Duplicate programming also has been a central issue in South Carolina, where five years ago, legislators hinted that the state’s only public historically black university might need to close because of too much debt and too few students. The real problem, according a lawsuit still pending, has been too little state money.

Alabama agreed to grant its two historically black public universities more than $200 million for capital projects, scholarships and new academic programs. The appropriation was the result of a lawsuit that claimed discriminatory state funding in decades past.

In Mississippi, lawmakers acknowledged the state’s lesser financial support of its three historically black public colleges. In 1992, it  approved spending more than $500 million over 30 years to compensate Jackson, Alcorn and Mississippi Valley state universities.

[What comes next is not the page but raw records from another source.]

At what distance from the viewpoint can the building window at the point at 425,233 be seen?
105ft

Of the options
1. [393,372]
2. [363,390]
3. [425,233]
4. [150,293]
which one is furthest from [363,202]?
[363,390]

David Burton, president of the Coalition for Equity and Excellence in Maryland Higher Education, a plaintiff in the current lawsuit, cited the Mississippi situation in a criticism of Hogan’s explanation for denial of funds.

“An economic downturn that disproportionately hurts black communities is precisely the time to help black colleges out of the hole the state dug. Instead the governor cut the lifeline extended by the legislators,” Burton wrote in an opinion article in The Baltimore Sun.

“Even Mississippi recognized that economic downturns are no excuse for ducking constitutional responsibilities. It began its larger HBCU settlements during the 2001 recession, and continued them during the Great Recession of 2008-09.” Jones, the lawyer in the lawsuit, and Earl Richardson, president emeritus of Morgan State, co-authored the article.

Despite Mississippi’s commitment—which would amount to more than the $580 million approved in Maryland if inflation were considered—its HBCUs still wrestle with enrollment problems, including some related to deficiencies in K-12 education in predominantly black regions.

In 2016, half of all black students in Mississippi attended schools in a district with a D or F rating on the state’s annual A-F rating scale. Among schools in F-rated districts, more than 95 percent of the students were black.

Racial disparities in education are not as glaring in Maryland as in Mississippi, although inconsistencies between students of color and white students persist in certain counties.

In Montgomery County, one of the state’s most affluent, fewer than half of the black and Latino kindergarten students reached the school readiness benchmarks, while more than 65 percent of Asian and white students in the same district did.